Script for getting model_region-to-iso mapping

Open jkikstra opened this issue 11 months ago • 1 comments

Some time ago, @dc-almeida wrote a script that I adapted a bit, creating and writing out ("region_df.csv") a dataframe that combines each registered region with each set of countries that are defined under it, and creates a list of iso3c for it for more standardized names.

See https://github.com/iiasa/emissions_harmonization_historical/issues/25, and copied here for convenience:

from nomenclature import countries
from nomenclature.definition import DataStructureDefinition
from nomenclature.processor import RegionProcessor
import pandas as pd

# a DSD stores the definitions info for regions, variables, scenarios
dsd = DataStructureDefinition("definitions")

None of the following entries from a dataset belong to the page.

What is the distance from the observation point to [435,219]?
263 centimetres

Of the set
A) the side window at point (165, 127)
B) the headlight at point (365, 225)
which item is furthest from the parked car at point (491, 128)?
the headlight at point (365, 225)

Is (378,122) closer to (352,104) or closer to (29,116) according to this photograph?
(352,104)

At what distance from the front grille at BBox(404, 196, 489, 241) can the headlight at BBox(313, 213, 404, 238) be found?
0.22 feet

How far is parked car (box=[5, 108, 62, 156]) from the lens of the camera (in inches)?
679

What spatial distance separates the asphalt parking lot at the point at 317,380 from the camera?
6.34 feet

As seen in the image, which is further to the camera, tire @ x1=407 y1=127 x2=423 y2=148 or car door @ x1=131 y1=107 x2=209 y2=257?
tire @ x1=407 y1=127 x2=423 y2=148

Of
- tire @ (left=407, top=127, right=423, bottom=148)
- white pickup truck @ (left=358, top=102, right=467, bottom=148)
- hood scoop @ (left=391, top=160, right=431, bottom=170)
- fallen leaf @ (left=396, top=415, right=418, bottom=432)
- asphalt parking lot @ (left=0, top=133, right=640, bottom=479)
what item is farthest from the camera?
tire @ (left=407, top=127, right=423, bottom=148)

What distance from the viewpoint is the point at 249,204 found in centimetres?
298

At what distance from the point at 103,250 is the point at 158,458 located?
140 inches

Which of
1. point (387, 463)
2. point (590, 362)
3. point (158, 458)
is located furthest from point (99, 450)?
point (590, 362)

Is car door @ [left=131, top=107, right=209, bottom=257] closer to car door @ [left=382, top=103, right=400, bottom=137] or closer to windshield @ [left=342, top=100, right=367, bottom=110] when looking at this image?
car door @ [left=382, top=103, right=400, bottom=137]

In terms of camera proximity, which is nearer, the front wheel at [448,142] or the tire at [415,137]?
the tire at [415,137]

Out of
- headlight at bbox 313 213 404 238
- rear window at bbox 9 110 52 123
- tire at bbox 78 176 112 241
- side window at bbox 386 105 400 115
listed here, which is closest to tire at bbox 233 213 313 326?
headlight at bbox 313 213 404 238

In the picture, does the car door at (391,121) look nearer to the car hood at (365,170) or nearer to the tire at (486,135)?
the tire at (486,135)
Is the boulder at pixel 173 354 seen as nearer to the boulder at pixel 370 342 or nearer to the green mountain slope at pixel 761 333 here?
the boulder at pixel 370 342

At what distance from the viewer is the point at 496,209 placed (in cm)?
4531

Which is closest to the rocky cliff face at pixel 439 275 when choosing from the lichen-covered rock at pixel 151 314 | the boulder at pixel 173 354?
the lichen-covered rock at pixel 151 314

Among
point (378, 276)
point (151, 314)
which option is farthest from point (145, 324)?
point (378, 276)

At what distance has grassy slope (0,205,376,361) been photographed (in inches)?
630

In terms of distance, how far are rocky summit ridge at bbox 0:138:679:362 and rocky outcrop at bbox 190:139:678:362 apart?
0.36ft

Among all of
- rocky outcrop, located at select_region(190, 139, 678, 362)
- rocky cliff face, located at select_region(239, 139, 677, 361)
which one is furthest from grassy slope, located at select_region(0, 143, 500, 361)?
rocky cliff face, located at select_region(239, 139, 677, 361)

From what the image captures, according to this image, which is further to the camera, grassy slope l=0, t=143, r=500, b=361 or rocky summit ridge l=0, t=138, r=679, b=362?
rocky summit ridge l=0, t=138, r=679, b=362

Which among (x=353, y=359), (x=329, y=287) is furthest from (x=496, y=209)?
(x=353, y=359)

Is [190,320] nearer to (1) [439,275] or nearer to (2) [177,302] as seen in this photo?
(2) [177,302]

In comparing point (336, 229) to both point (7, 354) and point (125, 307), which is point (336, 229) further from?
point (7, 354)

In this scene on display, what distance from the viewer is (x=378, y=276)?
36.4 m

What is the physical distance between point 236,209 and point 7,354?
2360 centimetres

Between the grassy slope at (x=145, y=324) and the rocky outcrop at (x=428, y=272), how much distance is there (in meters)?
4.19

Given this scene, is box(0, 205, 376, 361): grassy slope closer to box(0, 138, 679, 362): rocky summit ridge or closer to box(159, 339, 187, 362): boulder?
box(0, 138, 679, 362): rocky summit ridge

# dsd.region stores a dictionary of <region name>: <RegionCode object>
# a RegionCode object stores the info for a region defined in the YAML files, such as the model (
region_df = pd.DataFrame(
    [(r.name, r.hierarchy, r.countries, r.iso3_codes) for r in dsd.region.values()],
    columns=["name", "hierarchy", "countries", "iso3"]
)
# fill currently empty iso3 column
# Function to fetch ISO3 codes
def get_iso3_list(country_list):
    if not country_list:
        return None
    iso3_list = []
    for country in country_list:
        try:
            iso3 = countries.get(name=country)
            if iso3:
                iso3_list.append(iso3.alpha_3)
            else:
                iso3_list.append(None)  # If no match found
        except Exception:
            iso3_list.append(None)
    return iso3_list
# fill the iso3 column
region_df["iso3"] = region_df["countries"].apply(get_iso3_list)


# the RegionProcessor creates the mappings object
# the mappings are defined at the model level in a RegionAggregationMapping object
# each RAM contains, among other things, the list of "common regions" (regions resulting
# from aggregation) and their constituents
rp = RegionProcessor.from_directory("mappings", dsd)
rows = []
for ram in rp.mappings.values():
    rows.extend(
        [
            (
                ram.model,
                common_region.name,
                [ram.rename_mapping[nr] for nr in common_region.constituent_regions],
            )
            for common_region in ram.common_regions
        ]
    )
mappings_df = pd.DataFrame(
    rows,
    columns=["model(s)", "common_region", "constituent_regions"],
)


region_df.to_csv("region_df.csv")
mappings_df.to_csv("mappings_df.csv")

We're using this in a different package, and are currently thinking to put it there and make it point to someone's local installation.

However, maybe it is worth to have "user scripts" that create files based on this package for easy use elsewhere? So maybe you want to host this code yourself, and allow users to simply run the script?

Jan 16 '25 12:01 jkikstra

See also related issue on nomenclature; https://github.com/IAMconsortium/nomenclature/issues/403

Jan 23 '25 13:01 jkikstra